> **SUPPLIED DATA**:
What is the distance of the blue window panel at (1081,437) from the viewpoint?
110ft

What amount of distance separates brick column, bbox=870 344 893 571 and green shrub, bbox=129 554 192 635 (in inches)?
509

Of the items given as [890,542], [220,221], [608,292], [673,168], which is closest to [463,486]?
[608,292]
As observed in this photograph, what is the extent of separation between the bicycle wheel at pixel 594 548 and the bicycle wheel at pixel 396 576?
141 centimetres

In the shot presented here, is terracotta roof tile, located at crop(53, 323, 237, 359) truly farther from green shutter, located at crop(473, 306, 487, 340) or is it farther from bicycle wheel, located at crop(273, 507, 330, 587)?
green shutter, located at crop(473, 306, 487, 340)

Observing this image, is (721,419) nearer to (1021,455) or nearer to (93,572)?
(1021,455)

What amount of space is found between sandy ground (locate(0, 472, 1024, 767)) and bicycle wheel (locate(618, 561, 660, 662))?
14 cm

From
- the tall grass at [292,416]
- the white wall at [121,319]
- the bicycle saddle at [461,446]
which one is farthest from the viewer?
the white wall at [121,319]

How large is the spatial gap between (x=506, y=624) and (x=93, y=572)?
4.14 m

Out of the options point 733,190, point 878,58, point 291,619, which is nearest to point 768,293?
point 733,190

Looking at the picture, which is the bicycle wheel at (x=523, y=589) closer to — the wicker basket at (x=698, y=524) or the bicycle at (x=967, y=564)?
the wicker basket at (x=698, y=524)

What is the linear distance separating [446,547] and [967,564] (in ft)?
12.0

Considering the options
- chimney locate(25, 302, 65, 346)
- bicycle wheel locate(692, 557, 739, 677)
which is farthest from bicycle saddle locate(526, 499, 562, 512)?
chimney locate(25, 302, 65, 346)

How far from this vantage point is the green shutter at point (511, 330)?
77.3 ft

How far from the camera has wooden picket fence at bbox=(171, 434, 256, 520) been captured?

> **TASK**:
Look above for the line containing "How large is", then transcribe it and all lines after it through the last, exactly and with nothing else.

> **ANSWER**:
How large is the spatial gap between (x=506, y=624) and (x=93, y=572)?
4.14 m

Out of the options point 733,190, point 878,58, point 291,619, which is nearest to point 768,293?
point 733,190

Looking at the picture, which is the bicycle wheel at (x=523, y=589) closer to — the wicker basket at (x=698, y=524) or the bicycle at (x=967, y=564)?
the wicker basket at (x=698, y=524)

What is the linear distance separating [446,547] and [967,564] (in ft)?
12.0

Considering the options
- chimney locate(25, 302, 65, 346)
- bicycle wheel locate(692, 557, 739, 677)
which is farthest from bicycle saddle locate(526, 499, 562, 512)?
chimney locate(25, 302, 65, 346)

How far from this vantage point is the green shutter at point (511, 330)?
77.3 ft

How far from the camera has wooden picket fence at bbox=(171, 434, 256, 520) been captured?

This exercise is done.